— What is being asked —
Rewrite everything from "A common complaint" down to "into single entries." in the post about a transliteration gloss type for JMnedict, replacing "Yomichan" with "Yomitan" throughout.

— Quoted text —
[Start]

Transliteration gloss type for JMnedict

stephenmk commented 2 years ago

Similarly to how we currently have [expl], [fig], etc., gloss types in JMdict, I am wondering if it would be both desirable and technically feasible to have a transliteration / romanization gloss type for JMnedict.

A common complaint among users of the Yomichan browser extension is that JMnedict entries often clutter up search results with low quality information. Some users eventually disable JMnedict entirely due to this annoyance. The source of the problem is that there are so many generic name entries with glossaries which only contain romanized forms of particular readings.

I put together a new version of JMnedict for Yomichan which consolidates much of this generic information. So far I've only received positive feedback. My program for producing this dictionary discards any glosses that it determines to be romanizations and then merges the related headwords and readings into single entries.

[End]

— Dataset entries —

[Start]

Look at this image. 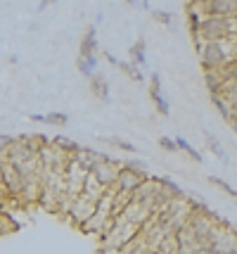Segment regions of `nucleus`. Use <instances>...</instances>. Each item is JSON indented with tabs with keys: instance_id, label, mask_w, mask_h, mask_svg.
Instances as JSON below:
<instances>
[{
	"instance_id": "obj_29",
	"label": "nucleus",
	"mask_w": 237,
	"mask_h": 254,
	"mask_svg": "<svg viewBox=\"0 0 237 254\" xmlns=\"http://www.w3.org/2000/svg\"><path fill=\"white\" fill-rule=\"evenodd\" d=\"M29 119L36 124H46V114H29Z\"/></svg>"
},
{
	"instance_id": "obj_20",
	"label": "nucleus",
	"mask_w": 237,
	"mask_h": 254,
	"mask_svg": "<svg viewBox=\"0 0 237 254\" xmlns=\"http://www.w3.org/2000/svg\"><path fill=\"white\" fill-rule=\"evenodd\" d=\"M176 143H178V152H185V155L190 157L192 162L202 164V152H199V150H194V147H192V145L188 143V140H185L183 135H178V138H176Z\"/></svg>"
},
{
	"instance_id": "obj_5",
	"label": "nucleus",
	"mask_w": 237,
	"mask_h": 254,
	"mask_svg": "<svg viewBox=\"0 0 237 254\" xmlns=\"http://www.w3.org/2000/svg\"><path fill=\"white\" fill-rule=\"evenodd\" d=\"M145 178H147V169L142 162H121L119 178H116V186H114V188L133 192Z\"/></svg>"
},
{
	"instance_id": "obj_11",
	"label": "nucleus",
	"mask_w": 237,
	"mask_h": 254,
	"mask_svg": "<svg viewBox=\"0 0 237 254\" xmlns=\"http://www.w3.org/2000/svg\"><path fill=\"white\" fill-rule=\"evenodd\" d=\"M88 81H91V93L93 95H95L97 100H102V102H107V100H109V83H107L104 74L95 71Z\"/></svg>"
},
{
	"instance_id": "obj_15",
	"label": "nucleus",
	"mask_w": 237,
	"mask_h": 254,
	"mask_svg": "<svg viewBox=\"0 0 237 254\" xmlns=\"http://www.w3.org/2000/svg\"><path fill=\"white\" fill-rule=\"evenodd\" d=\"M204 12L199 5H194V2H188V26H190V33L192 38L197 36V31H199V22H202Z\"/></svg>"
},
{
	"instance_id": "obj_31",
	"label": "nucleus",
	"mask_w": 237,
	"mask_h": 254,
	"mask_svg": "<svg viewBox=\"0 0 237 254\" xmlns=\"http://www.w3.org/2000/svg\"><path fill=\"white\" fill-rule=\"evenodd\" d=\"M102 22H104V12H97V17H95V24H97V26H100Z\"/></svg>"
},
{
	"instance_id": "obj_2",
	"label": "nucleus",
	"mask_w": 237,
	"mask_h": 254,
	"mask_svg": "<svg viewBox=\"0 0 237 254\" xmlns=\"http://www.w3.org/2000/svg\"><path fill=\"white\" fill-rule=\"evenodd\" d=\"M228 38H237V17L204 14L194 41H228Z\"/></svg>"
},
{
	"instance_id": "obj_32",
	"label": "nucleus",
	"mask_w": 237,
	"mask_h": 254,
	"mask_svg": "<svg viewBox=\"0 0 237 254\" xmlns=\"http://www.w3.org/2000/svg\"><path fill=\"white\" fill-rule=\"evenodd\" d=\"M126 2H128L131 7H138V5H140V0H126Z\"/></svg>"
},
{
	"instance_id": "obj_24",
	"label": "nucleus",
	"mask_w": 237,
	"mask_h": 254,
	"mask_svg": "<svg viewBox=\"0 0 237 254\" xmlns=\"http://www.w3.org/2000/svg\"><path fill=\"white\" fill-rule=\"evenodd\" d=\"M67 122L69 117L64 112H47L46 114V124H50V126H64Z\"/></svg>"
},
{
	"instance_id": "obj_26",
	"label": "nucleus",
	"mask_w": 237,
	"mask_h": 254,
	"mask_svg": "<svg viewBox=\"0 0 237 254\" xmlns=\"http://www.w3.org/2000/svg\"><path fill=\"white\" fill-rule=\"evenodd\" d=\"M159 147H161L164 152H169V155L178 152V143H176V138H169V135H161V138H159Z\"/></svg>"
},
{
	"instance_id": "obj_34",
	"label": "nucleus",
	"mask_w": 237,
	"mask_h": 254,
	"mask_svg": "<svg viewBox=\"0 0 237 254\" xmlns=\"http://www.w3.org/2000/svg\"><path fill=\"white\" fill-rule=\"evenodd\" d=\"M233 131H235V135H237V122H233Z\"/></svg>"
},
{
	"instance_id": "obj_1",
	"label": "nucleus",
	"mask_w": 237,
	"mask_h": 254,
	"mask_svg": "<svg viewBox=\"0 0 237 254\" xmlns=\"http://www.w3.org/2000/svg\"><path fill=\"white\" fill-rule=\"evenodd\" d=\"M194 45H197L202 71H218L226 64H230L233 60H237L235 38H228V41H194Z\"/></svg>"
},
{
	"instance_id": "obj_22",
	"label": "nucleus",
	"mask_w": 237,
	"mask_h": 254,
	"mask_svg": "<svg viewBox=\"0 0 237 254\" xmlns=\"http://www.w3.org/2000/svg\"><path fill=\"white\" fill-rule=\"evenodd\" d=\"M26 143H29V147H31L34 152H38V155H41V150H43V147H47V145H50V140H47L46 135H41V133H31V135H26Z\"/></svg>"
},
{
	"instance_id": "obj_10",
	"label": "nucleus",
	"mask_w": 237,
	"mask_h": 254,
	"mask_svg": "<svg viewBox=\"0 0 237 254\" xmlns=\"http://www.w3.org/2000/svg\"><path fill=\"white\" fill-rule=\"evenodd\" d=\"M100 50V41H97V24H91L79 45V55H97Z\"/></svg>"
},
{
	"instance_id": "obj_25",
	"label": "nucleus",
	"mask_w": 237,
	"mask_h": 254,
	"mask_svg": "<svg viewBox=\"0 0 237 254\" xmlns=\"http://www.w3.org/2000/svg\"><path fill=\"white\" fill-rule=\"evenodd\" d=\"M50 143H52V145H57V147H62V150H67V152H71V155H74V150L79 147V143H74V140H69V138H64V135H57V138H52Z\"/></svg>"
},
{
	"instance_id": "obj_30",
	"label": "nucleus",
	"mask_w": 237,
	"mask_h": 254,
	"mask_svg": "<svg viewBox=\"0 0 237 254\" xmlns=\"http://www.w3.org/2000/svg\"><path fill=\"white\" fill-rule=\"evenodd\" d=\"M140 7H142V10H152V5H149V0H140Z\"/></svg>"
},
{
	"instance_id": "obj_7",
	"label": "nucleus",
	"mask_w": 237,
	"mask_h": 254,
	"mask_svg": "<svg viewBox=\"0 0 237 254\" xmlns=\"http://www.w3.org/2000/svg\"><path fill=\"white\" fill-rule=\"evenodd\" d=\"M149 98L154 102V107L161 117H169L171 114V107H169V100L164 98V93H161V74L159 71H152L149 74Z\"/></svg>"
},
{
	"instance_id": "obj_3",
	"label": "nucleus",
	"mask_w": 237,
	"mask_h": 254,
	"mask_svg": "<svg viewBox=\"0 0 237 254\" xmlns=\"http://www.w3.org/2000/svg\"><path fill=\"white\" fill-rule=\"evenodd\" d=\"M140 228H142V226H138L136 221L126 219L124 214H116L112 231L102 238L104 245H102L100 250H104V252H121V247H124L128 240H133L138 233H140Z\"/></svg>"
},
{
	"instance_id": "obj_33",
	"label": "nucleus",
	"mask_w": 237,
	"mask_h": 254,
	"mask_svg": "<svg viewBox=\"0 0 237 254\" xmlns=\"http://www.w3.org/2000/svg\"><path fill=\"white\" fill-rule=\"evenodd\" d=\"M185 2H194V5H204L206 0H185Z\"/></svg>"
},
{
	"instance_id": "obj_9",
	"label": "nucleus",
	"mask_w": 237,
	"mask_h": 254,
	"mask_svg": "<svg viewBox=\"0 0 237 254\" xmlns=\"http://www.w3.org/2000/svg\"><path fill=\"white\" fill-rule=\"evenodd\" d=\"M71 159H74V162H76L81 169L93 171V166L97 164L100 159H104V155H102V152H97V150H93V147H83V145H79V147L74 150Z\"/></svg>"
},
{
	"instance_id": "obj_17",
	"label": "nucleus",
	"mask_w": 237,
	"mask_h": 254,
	"mask_svg": "<svg viewBox=\"0 0 237 254\" xmlns=\"http://www.w3.org/2000/svg\"><path fill=\"white\" fill-rule=\"evenodd\" d=\"M128 55H131V62L138 66H145L147 64V53H145V38H138L136 43L131 45V50H128Z\"/></svg>"
},
{
	"instance_id": "obj_14",
	"label": "nucleus",
	"mask_w": 237,
	"mask_h": 254,
	"mask_svg": "<svg viewBox=\"0 0 237 254\" xmlns=\"http://www.w3.org/2000/svg\"><path fill=\"white\" fill-rule=\"evenodd\" d=\"M76 69H79V74H83L86 78H91L93 74L97 71V55H79Z\"/></svg>"
},
{
	"instance_id": "obj_8",
	"label": "nucleus",
	"mask_w": 237,
	"mask_h": 254,
	"mask_svg": "<svg viewBox=\"0 0 237 254\" xmlns=\"http://www.w3.org/2000/svg\"><path fill=\"white\" fill-rule=\"evenodd\" d=\"M202 7L204 14H221V17H237V0H206Z\"/></svg>"
},
{
	"instance_id": "obj_16",
	"label": "nucleus",
	"mask_w": 237,
	"mask_h": 254,
	"mask_svg": "<svg viewBox=\"0 0 237 254\" xmlns=\"http://www.w3.org/2000/svg\"><path fill=\"white\" fill-rule=\"evenodd\" d=\"M204 140H206V150H209V152H211V155H214L216 159H221V162H228L226 150H223V145L218 143V138H216L214 133L204 131Z\"/></svg>"
},
{
	"instance_id": "obj_6",
	"label": "nucleus",
	"mask_w": 237,
	"mask_h": 254,
	"mask_svg": "<svg viewBox=\"0 0 237 254\" xmlns=\"http://www.w3.org/2000/svg\"><path fill=\"white\" fill-rule=\"evenodd\" d=\"M119 169H121V162H116V159H112V157L104 155V159H100L97 164L93 166V176L100 181L104 188L109 190L116 186V178H119Z\"/></svg>"
},
{
	"instance_id": "obj_18",
	"label": "nucleus",
	"mask_w": 237,
	"mask_h": 254,
	"mask_svg": "<svg viewBox=\"0 0 237 254\" xmlns=\"http://www.w3.org/2000/svg\"><path fill=\"white\" fill-rule=\"evenodd\" d=\"M119 69L124 71L126 76L131 78L133 83H145V74H142V69L133 62H119Z\"/></svg>"
},
{
	"instance_id": "obj_27",
	"label": "nucleus",
	"mask_w": 237,
	"mask_h": 254,
	"mask_svg": "<svg viewBox=\"0 0 237 254\" xmlns=\"http://www.w3.org/2000/svg\"><path fill=\"white\" fill-rule=\"evenodd\" d=\"M102 57H104V60H107L112 66H119V57H114L112 53H107V50H104V53H102Z\"/></svg>"
},
{
	"instance_id": "obj_12",
	"label": "nucleus",
	"mask_w": 237,
	"mask_h": 254,
	"mask_svg": "<svg viewBox=\"0 0 237 254\" xmlns=\"http://www.w3.org/2000/svg\"><path fill=\"white\" fill-rule=\"evenodd\" d=\"M159 190L166 195V199H185L188 195H185V190L178 186V183H173L169 176H159Z\"/></svg>"
},
{
	"instance_id": "obj_4",
	"label": "nucleus",
	"mask_w": 237,
	"mask_h": 254,
	"mask_svg": "<svg viewBox=\"0 0 237 254\" xmlns=\"http://www.w3.org/2000/svg\"><path fill=\"white\" fill-rule=\"evenodd\" d=\"M95 211H97V197H93V195H88V192L83 190V192H79L76 197L71 199V204H69V209H67V216L74 226H83Z\"/></svg>"
},
{
	"instance_id": "obj_21",
	"label": "nucleus",
	"mask_w": 237,
	"mask_h": 254,
	"mask_svg": "<svg viewBox=\"0 0 237 254\" xmlns=\"http://www.w3.org/2000/svg\"><path fill=\"white\" fill-rule=\"evenodd\" d=\"M206 181H209V183H211L214 188L223 190L226 195H230V197H233V199H235V202H237V188H233V186H230V183H226L223 178H218V176H209V178H206Z\"/></svg>"
},
{
	"instance_id": "obj_23",
	"label": "nucleus",
	"mask_w": 237,
	"mask_h": 254,
	"mask_svg": "<svg viewBox=\"0 0 237 254\" xmlns=\"http://www.w3.org/2000/svg\"><path fill=\"white\" fill-rule=\"evenodd\" d=\"M149 14H152V19H154L159 26H171V24H173V14L166 10H154V7H152Z\"/></svg>"
},
{
	"instance_id": "obj_28",
	"label": "nucleus",
	"mask_w": 237,
	"mask_h": 254,
	"mask_svg": "<svg viewBox=\"0 0 237 254\" xmlns=\"http://www.w3.org/2000/svg\"><path fill=\"white\" fill-rule=\"evenodd\" d=\"M57 0H41V2H38V12H46L47 7H50V5H55Z\"/></svg>"
},
{
	"instance_id": "obj_13",
	"label": "nucleus",
	"mask_w": 237,
	"mask_h": 254,
	"mask_svg": "<svg viewBox=\"0 0 237 254\" xmlns=\"http://www.w3.org/2000/svg\"><path fill=\"white\" fill-rule=\"evenodd\" d=\"M211 102H214L216 112H218L226 122L233 124V107H230V100H228L223 93H211Z\"/></svg>"
},
{
	"instance_id": "obj_19",
	"label": "nucleus",
	"mask_w": 237,
	"mask_h": 254,
	"mask_svg": "<svg viewBox=\"0 0 237 254\" xmlns=\"http://www.w3.org/2000/svg\"><path fill=\"white\" fill-rule=\"evenodd\" d=\"M100 140L102 143H109L112 147L121 150V152H128V155H138V152H140L133 143H128V140H124V138H116V135H112V138H100Z\"/></svg>"
}]
</instances>
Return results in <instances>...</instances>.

[End]

— Response for this exercise —
A common complaint among users of the Yomitan browser extension is that JMnedict entries often clutter up search results with low quality information. Some users eventually disable JMnedict entirely due to this annoyance. The source of the problem is that there are so many generic name entries with glossaries which only contain romanized forms of particular readings.

I put together a new version of JMnedict for Yomitan which consolidates much of this generic information. So far I've only received positive feedback. My program for producing this dictionary discards any glosses that it determines to be romanizations and then merges the related headwords and readings into single entries.